§ EXERCISE REQUIREMENTS:
Transcribe the listing below verbatim, from the line containing "Upon inspection of this photograph, of" through the end of the listing.

§ RECORDS SUPPLIED:
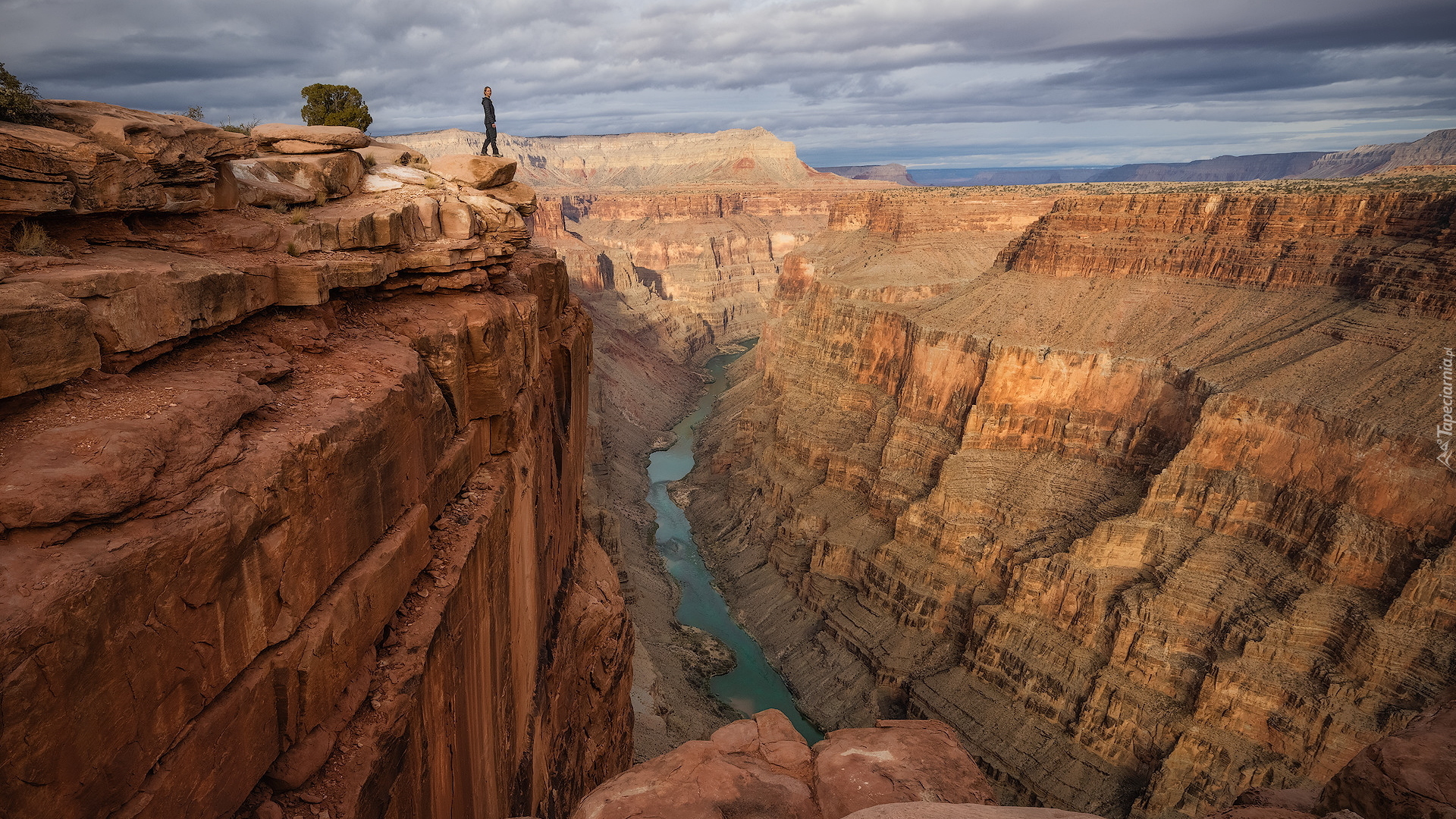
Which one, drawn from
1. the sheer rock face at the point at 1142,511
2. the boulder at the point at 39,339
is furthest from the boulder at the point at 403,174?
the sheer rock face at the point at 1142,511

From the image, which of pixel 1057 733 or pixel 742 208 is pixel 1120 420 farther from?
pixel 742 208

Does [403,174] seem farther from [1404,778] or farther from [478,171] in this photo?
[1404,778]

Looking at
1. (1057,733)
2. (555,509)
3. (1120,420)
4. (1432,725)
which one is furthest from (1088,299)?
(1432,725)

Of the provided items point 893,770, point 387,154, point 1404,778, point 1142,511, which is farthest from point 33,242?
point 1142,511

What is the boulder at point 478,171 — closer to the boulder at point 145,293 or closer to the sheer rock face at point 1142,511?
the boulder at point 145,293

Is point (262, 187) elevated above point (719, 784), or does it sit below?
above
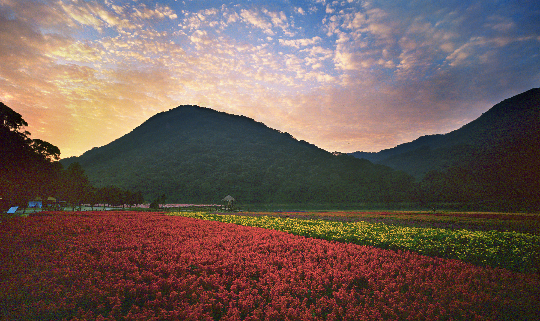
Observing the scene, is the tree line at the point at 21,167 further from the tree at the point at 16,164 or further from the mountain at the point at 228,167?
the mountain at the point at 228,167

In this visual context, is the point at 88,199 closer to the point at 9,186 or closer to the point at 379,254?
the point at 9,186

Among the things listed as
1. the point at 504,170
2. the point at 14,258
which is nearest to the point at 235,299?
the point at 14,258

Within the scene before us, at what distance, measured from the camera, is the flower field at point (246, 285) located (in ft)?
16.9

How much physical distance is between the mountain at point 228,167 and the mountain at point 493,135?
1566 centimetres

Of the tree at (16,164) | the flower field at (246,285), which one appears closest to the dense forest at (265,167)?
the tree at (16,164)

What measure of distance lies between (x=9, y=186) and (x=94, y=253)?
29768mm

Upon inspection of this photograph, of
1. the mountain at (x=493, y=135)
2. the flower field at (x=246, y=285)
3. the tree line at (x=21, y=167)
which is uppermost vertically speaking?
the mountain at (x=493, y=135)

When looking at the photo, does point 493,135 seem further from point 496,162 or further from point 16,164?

§ ANSWER FOR THIS EXERCISE:
Upon inspection of this photograph, of
1. the mountain at (x=493, y=135)
2. the flower field at (x=246, y=285)
3. the tree line at (x=21, y=167)
which is uppermost vertically speaking?
the mountain at (x=493, y=135)

When looking at the photo, does point 493,135 seem further from point 496,162 or further from point 16,164?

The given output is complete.